GroundBounce writes "Here's an article at NewsForge detailing how Red Hat is taking the initiative to broker deals with state legislatures to change parts of UCITA [?] which are damaging to open source software, such as mandatory warranties and reverse engineering. They are also working with the uniform law commission to try to change the prototype for the law." Good work by Red Hat - that's a necessary change.

13 of 124 comments (clear)

  1. You are incorrect sir by Tony+Shepps · · Score: 5
    Very roughly speaking, there are two approaches to fighting bad politics. One is to fight for complete revolution from outside the system. The other is to fight for incremental change from within the system.

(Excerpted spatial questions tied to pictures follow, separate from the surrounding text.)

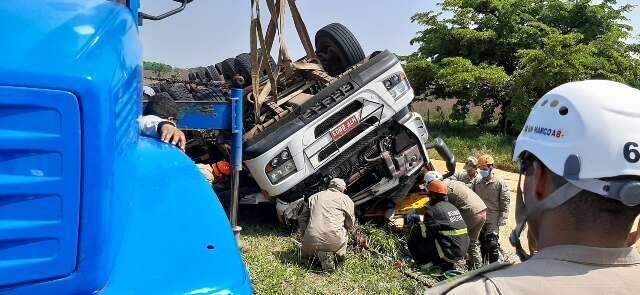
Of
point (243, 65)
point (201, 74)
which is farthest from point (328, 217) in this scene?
point (201, 74)

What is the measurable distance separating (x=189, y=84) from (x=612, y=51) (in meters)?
17.6

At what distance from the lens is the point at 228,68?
32.6ft

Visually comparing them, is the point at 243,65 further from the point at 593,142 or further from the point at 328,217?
the point at 593,142

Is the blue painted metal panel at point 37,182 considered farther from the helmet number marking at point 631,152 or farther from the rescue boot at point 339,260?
the rescue boot at point 339,260

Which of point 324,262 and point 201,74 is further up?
point 201,74

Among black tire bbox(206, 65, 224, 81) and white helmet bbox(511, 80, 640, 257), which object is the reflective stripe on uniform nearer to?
white helmet bbox(511, 80, 640, 257)

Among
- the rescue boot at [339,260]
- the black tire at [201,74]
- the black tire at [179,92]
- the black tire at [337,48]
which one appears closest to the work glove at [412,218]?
the rescue boot at [339,260]

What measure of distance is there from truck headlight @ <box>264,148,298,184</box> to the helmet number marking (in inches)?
219

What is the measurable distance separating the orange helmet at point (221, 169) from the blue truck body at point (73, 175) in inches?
223

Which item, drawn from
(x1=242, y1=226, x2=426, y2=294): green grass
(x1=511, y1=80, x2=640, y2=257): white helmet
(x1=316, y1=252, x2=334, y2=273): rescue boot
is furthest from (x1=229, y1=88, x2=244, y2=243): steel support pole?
(x1=511, y1=80, x2=640, y2=257): white helmet

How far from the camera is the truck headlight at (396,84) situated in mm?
7195

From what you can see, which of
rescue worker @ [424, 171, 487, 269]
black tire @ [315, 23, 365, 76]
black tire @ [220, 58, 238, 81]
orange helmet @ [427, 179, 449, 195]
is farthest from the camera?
black tire @ [220, 58, 238, 81]

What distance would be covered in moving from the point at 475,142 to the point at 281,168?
519 inches

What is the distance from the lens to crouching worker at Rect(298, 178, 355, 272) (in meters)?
6.04
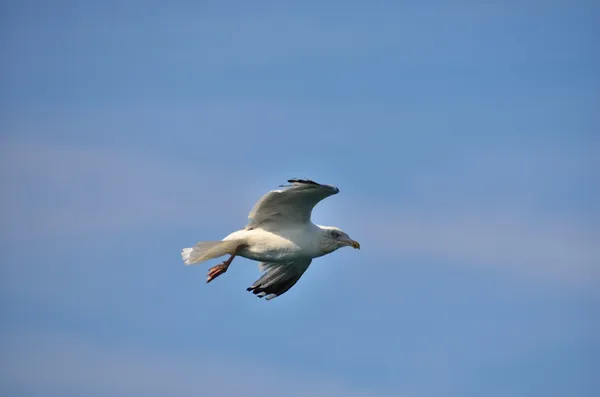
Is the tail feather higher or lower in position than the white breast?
lower

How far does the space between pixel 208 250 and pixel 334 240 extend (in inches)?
122

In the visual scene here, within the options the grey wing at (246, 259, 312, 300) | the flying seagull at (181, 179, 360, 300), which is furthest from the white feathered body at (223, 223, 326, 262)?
the grey wing at (246, 259, 312, 300)

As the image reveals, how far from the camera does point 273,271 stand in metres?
32.2

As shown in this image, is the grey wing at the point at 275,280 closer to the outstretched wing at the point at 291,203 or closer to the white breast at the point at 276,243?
the white breast at the point at 276,243

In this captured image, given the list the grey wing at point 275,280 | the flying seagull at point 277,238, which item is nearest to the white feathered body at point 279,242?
the flying seagull at point 277,238

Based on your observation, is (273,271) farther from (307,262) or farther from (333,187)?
(333,187)

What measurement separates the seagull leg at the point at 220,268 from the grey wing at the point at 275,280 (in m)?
2.24

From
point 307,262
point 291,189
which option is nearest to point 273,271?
point 307,262

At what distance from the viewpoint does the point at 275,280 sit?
32.3 metres

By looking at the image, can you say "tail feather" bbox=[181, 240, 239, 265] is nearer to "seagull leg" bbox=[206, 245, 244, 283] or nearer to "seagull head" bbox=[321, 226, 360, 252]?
"seagull leg" bbox=[206, 245, 244, 283]

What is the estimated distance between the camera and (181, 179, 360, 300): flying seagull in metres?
29.6

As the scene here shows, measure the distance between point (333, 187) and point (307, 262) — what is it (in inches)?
152

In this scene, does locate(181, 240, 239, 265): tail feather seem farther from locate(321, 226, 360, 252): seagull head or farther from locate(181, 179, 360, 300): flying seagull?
locate(321, 226, 360, 252): seagull head

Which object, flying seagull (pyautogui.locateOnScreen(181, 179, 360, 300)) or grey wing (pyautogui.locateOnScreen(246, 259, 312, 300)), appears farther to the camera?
grey wing (pyautogui.locateOnScreen(246, 259, 312, 300))
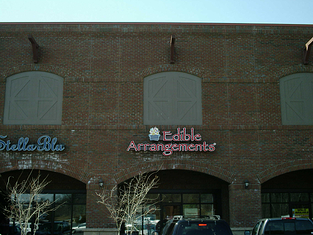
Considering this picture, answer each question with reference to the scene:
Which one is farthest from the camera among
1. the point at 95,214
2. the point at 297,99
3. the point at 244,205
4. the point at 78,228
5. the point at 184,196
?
the point at 184,196

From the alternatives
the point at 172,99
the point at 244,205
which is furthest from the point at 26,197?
the point at 244,205

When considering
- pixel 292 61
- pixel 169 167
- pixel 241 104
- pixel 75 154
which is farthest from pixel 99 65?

    In my experience, people who believe in approach #1 also believe that taking approach #2 is heresy.

    In reality, you need both types of political agents. If a complete rejection of UCITA fails to happen - because MS et al are more politically powerful than your list - then you will hope against hope that the folks working from within were successful.

    You have the same goals, you just have different approaches to reaching them. You are not taking the high road by trying to discredit Red Hat; you may be shooting yourself in the foot.

  2. Re:It's the same stuff that makes the GPL valid by Frater+219 · · Score: 5
    Those shrink-wrapped licenses stand on the same legal ground as the GPL!
    Actually, that's not quite the case. Shrink-wrap "license agreements" are constructs of contract law, whereas the GPL is a grant of limited rights under copyright law.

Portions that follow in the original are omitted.